-- What is being asked --
Repeat word for word the portion of the sermon below, starting at "Monday, October 17, 2016" and ending at "Sara's testimony here.)".

Monday, October 17, 2016

Wrestling with God, Part 3

Introduction 
            Jesus Christ changed Sara's life at Pleasant Grove United Methodist Church. Sara was deeply depressed, addicted to heroine, and on the verge of suicide. Jesus welcomed her with open arms through the people of our church and led her down the road to recovery. (Watch a video of Sara's testimony here.)
            I think about Sara’s story and how she wrestled—wrestled with depression, wrestled with addiction. It was a life or death struggle, but Sara did not wrestle alone. There were so many people who helped her wrestle or who wrestled on her behalf.  For the sake of time, I had to cut the footage of her testimony down to just over 4 minutes. There’s no way we could tell all the people who helped Sara—family members who stepped in and took care of Sara, rehab programs that intervened with professional help, people from other churches who were the hands of Christ to Sara, and so many others. All of these wrestled with God on her behalf. Who knows how many prayers were lifted up for Sara?
            Prayer is essential to the Christian life. It is not just part of the Christian life. It is the Christian life. Martin Luther said, “To be a Christian without prayer is no more possible than to be alive without breathing.” Prayer is powerful. It changes situations. It changes us. Most importantly, it draws us into God’s embrace.

-- Available data --

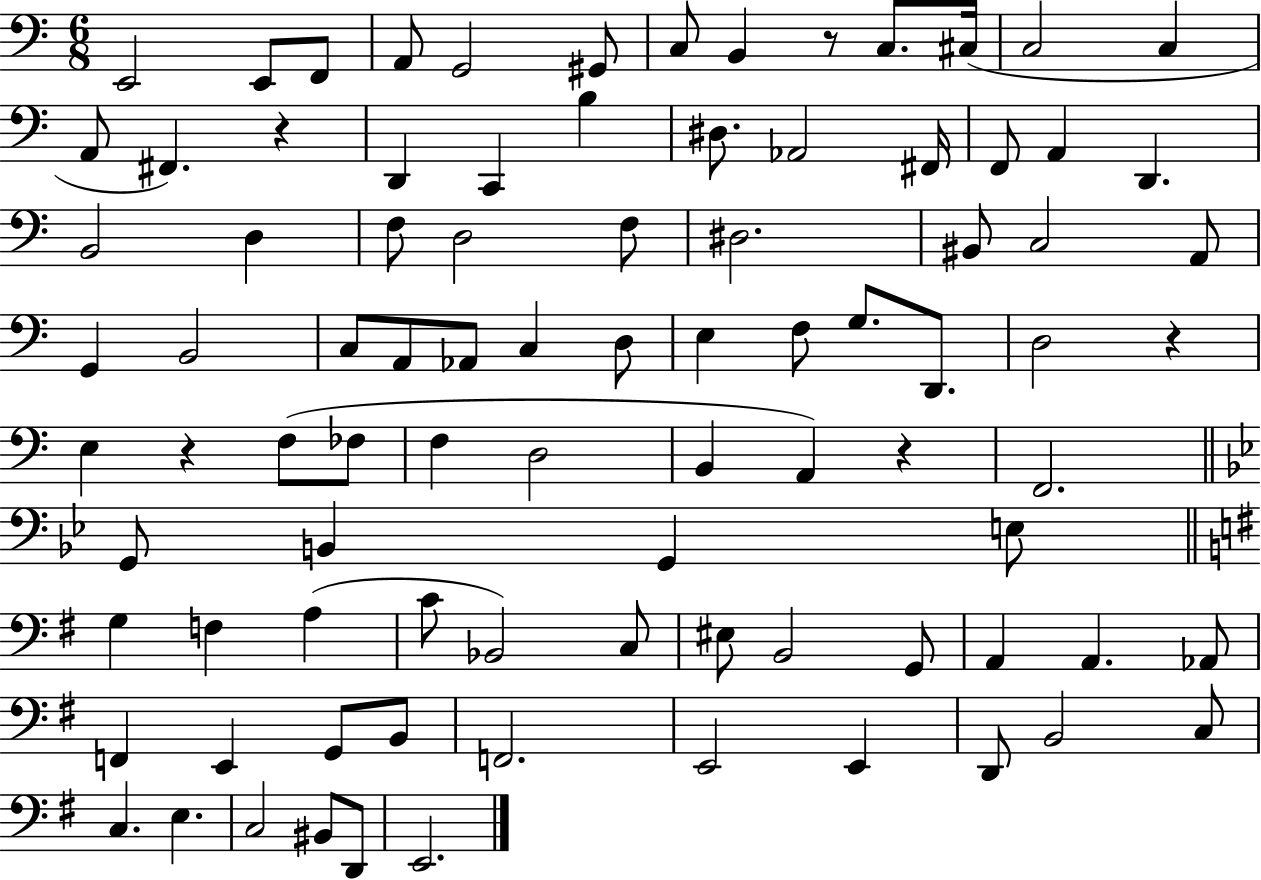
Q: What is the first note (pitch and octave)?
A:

-- Solution --
Monday, October 17, 2016

Wrestling with God, Part 3

Introduction 
            Jesus Christ changed Sara's life at Pleasant Grove United Methodist Church. Sara was deeply depressed, addicted to heroine, and on the verge of suicide. Jesus welcomed her with open arms through the people of our church and led her down the road to recovery. (Watch a video of Sara's testimony here.)